## DATA TO USE

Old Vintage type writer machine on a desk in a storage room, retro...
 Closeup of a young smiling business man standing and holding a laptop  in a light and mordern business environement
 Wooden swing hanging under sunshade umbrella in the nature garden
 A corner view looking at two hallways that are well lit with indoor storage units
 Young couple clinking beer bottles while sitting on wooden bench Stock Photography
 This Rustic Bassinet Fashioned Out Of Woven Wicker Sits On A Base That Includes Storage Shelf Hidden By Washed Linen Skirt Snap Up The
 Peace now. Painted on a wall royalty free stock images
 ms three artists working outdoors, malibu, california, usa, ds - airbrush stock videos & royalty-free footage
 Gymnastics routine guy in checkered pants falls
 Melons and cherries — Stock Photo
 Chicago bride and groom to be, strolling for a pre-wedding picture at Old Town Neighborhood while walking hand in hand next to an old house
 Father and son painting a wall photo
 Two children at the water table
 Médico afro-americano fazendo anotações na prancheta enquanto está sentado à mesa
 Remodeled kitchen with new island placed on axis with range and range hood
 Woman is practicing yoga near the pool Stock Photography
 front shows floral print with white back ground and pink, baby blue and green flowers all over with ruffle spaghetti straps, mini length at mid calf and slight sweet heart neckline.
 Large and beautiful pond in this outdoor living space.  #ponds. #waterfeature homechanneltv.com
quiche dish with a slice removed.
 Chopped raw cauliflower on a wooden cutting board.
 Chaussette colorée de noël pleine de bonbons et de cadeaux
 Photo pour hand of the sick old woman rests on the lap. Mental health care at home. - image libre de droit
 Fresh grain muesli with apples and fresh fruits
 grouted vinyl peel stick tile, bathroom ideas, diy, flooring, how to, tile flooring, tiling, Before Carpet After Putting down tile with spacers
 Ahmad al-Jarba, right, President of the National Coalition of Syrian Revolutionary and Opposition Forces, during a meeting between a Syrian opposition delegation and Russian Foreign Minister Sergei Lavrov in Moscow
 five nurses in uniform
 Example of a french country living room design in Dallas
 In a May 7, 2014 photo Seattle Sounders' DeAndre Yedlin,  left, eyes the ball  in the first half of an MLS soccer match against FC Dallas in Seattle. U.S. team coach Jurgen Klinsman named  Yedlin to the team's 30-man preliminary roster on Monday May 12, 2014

## PROBLEM TO WORK ON
Only those lines of the entries above that run from the line containing "Chopped raw cauliflower" to the line containing "grouted vinyl peel", both included, should be transcribed exactly.

## ANSWER TO THE EXERCISE
 Chopped raw cauliflower on a wooden cutting board.
 Chaussette colorée de noël pleine de bonbons et de cadeaux
 Photo pour hand of the sick old woman rests on the lap. Mental health care at home. - image libre de droit
 Fresh grain muesli with apples and fresh fruits
 grouted vinyl peel stick tile, bathroom ideas, diy, flooring, how to, tile flooring, tiling, Before Carpet After Putting down tile with spacers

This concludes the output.